Como poderiam tais criaturas expressarem-se mediante idiossincrasias típicas de nossa cultura? Para seus corpos fugazes, constroem armaduras de anatomia humana com elmo de face solar, mesmo tendo-nos sido dito não existir sol em Domain. De facto, o breve contacto com o humano parece ter sido fecundo para o tripplesapien Tlön, que acolhe a nossa cultura para transformar a sua realidade, impulsionando uma híbrida expressividade. Ou talvez então a história se dê em nossa própria paisagem psíquica, de onde emergem impulsos deformes como monstros e onde as dinâmicas dos tripplesapiens compõem os arquétipos da humanidade — nossas diversas facetas lidando com um real fugidio e esforçadas por extrair do nosso inconsciente coletivo certos monumentos culturais, como símbolos alquímicos e citações nietzschianas. E assim a caverna, presente no enredo, torna-se o túnel platónico à verdade das vidas passadas onde Tlön conserva os fragmentos de outrora e através do qual um dos humanos conseguiu acessar a nossa psique. Sob tal interpretação, as suas representações plásticas mais convencionais de facto adquirem grande coerência narrativa.
O que não nos exime de ponderar a relevância de uma premissa que se acomoda à narrativa literária mas limita a autonomia plástica, que inclusive acaba por remover o tom evocativo da história escrita — pois, ao invés do artista apropriar-se da poesia presente na história para atingir uma plasticidade mais aberta, opta por ilustrar algumas das cenas chave do livro.
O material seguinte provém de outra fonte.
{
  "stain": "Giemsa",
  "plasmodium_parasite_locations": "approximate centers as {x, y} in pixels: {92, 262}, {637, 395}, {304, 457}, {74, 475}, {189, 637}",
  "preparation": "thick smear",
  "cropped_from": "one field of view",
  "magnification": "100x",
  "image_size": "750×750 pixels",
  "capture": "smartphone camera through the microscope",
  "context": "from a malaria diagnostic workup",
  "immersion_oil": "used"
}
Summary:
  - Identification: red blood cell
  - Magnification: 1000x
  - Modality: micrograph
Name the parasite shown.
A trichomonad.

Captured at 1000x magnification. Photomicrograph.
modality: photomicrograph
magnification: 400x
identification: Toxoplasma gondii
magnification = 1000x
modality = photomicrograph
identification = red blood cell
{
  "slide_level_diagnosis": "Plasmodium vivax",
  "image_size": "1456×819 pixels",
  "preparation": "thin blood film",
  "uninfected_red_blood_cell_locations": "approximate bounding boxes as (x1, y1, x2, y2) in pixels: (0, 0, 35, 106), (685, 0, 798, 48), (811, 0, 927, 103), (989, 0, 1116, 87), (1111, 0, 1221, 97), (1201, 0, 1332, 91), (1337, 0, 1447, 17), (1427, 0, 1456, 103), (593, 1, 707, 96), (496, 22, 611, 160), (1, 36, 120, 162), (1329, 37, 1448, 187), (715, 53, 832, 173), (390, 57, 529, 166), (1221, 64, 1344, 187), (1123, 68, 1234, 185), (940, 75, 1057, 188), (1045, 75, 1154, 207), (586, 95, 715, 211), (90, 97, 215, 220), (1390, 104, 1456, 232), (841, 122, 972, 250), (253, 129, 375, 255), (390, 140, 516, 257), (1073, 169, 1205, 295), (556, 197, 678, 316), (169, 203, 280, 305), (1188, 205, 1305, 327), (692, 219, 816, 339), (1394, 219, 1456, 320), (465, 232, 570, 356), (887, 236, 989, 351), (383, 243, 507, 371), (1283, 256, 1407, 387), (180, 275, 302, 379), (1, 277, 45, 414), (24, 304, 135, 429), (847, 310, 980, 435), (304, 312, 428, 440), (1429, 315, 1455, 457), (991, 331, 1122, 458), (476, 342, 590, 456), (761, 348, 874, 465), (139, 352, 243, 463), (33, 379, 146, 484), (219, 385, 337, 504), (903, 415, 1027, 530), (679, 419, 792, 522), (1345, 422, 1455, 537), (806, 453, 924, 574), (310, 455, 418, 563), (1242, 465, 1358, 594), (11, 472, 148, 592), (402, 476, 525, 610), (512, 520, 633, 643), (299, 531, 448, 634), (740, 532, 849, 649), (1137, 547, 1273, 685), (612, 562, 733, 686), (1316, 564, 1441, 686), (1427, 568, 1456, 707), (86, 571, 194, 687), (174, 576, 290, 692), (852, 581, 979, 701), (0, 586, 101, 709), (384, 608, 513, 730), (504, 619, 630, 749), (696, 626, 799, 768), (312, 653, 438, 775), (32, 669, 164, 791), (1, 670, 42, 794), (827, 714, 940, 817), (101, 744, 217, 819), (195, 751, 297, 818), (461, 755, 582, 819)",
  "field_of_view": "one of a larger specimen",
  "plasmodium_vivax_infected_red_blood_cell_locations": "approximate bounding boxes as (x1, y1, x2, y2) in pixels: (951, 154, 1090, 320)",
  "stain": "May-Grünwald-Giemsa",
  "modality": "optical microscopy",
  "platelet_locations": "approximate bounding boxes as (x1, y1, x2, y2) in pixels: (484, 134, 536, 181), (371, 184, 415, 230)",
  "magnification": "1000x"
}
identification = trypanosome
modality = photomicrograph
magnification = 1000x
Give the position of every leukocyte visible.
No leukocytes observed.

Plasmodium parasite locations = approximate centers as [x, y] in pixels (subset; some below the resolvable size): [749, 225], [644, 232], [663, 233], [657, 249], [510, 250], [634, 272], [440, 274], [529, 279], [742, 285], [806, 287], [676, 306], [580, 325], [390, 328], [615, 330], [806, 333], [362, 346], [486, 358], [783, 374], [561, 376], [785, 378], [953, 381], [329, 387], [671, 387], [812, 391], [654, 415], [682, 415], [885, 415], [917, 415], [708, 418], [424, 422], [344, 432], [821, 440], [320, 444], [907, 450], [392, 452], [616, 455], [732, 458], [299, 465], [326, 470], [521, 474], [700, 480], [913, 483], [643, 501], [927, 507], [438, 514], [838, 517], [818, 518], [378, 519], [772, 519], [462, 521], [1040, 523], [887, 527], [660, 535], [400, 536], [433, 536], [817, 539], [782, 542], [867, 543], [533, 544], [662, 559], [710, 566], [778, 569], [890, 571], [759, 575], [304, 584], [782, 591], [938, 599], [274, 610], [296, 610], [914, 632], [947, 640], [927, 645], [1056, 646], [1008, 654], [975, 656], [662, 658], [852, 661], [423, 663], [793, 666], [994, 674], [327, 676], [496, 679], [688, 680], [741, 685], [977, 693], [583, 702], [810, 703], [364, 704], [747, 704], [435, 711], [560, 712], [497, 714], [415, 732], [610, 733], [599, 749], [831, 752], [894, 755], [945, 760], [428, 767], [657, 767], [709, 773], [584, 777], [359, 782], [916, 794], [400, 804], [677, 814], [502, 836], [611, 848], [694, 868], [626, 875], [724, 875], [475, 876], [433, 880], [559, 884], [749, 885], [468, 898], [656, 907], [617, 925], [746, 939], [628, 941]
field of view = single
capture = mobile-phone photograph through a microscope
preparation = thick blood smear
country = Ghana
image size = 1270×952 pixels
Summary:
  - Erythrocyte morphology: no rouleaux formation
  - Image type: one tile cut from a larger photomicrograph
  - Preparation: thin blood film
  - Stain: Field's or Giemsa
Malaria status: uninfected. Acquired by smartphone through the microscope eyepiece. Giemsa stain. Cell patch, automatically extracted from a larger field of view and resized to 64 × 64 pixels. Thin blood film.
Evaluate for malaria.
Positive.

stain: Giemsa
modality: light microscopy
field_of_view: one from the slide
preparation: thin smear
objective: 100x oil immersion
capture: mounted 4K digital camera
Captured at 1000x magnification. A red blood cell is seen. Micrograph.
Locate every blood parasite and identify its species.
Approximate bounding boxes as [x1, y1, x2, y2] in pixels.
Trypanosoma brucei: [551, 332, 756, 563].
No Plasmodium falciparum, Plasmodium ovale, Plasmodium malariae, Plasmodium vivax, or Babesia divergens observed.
Talvez seja este o grande desafio de assumir tanto o papel do escritor quanto o do artista. Mais fácil ao intérprete manter autonomia crítica quando não foi ele próprio o autor da obra modelo, a ele uma realidade objetiva primeiro enfrentada, depois alterada. Ao criador jamais é permitido tal impacto imediato com a obra, dado ter ele próprio presidido todas as etapas de seu vir-a-ser num lento processo que acaba por calcificar o seu entendimento, dificultando subsequentes revisões. Sob a compreensível dificuldade em separar-se de si mesmo para exercitar outros olhares, rompe-se a referência e a releitura — ainda que um certo grau de contradição seja desejável em toda prática que vise escapar de uma confortável autoparódia. Houvesse mais incoerência entre ambas as suas práticas, talvez sua obra adquirisse uma contradição vital não ao todo distante da rivalidade sugerida, em seu próprio livro, como veículo à verdade. E não seria a mais fértil rivalidade a que o sujeito trava consigo?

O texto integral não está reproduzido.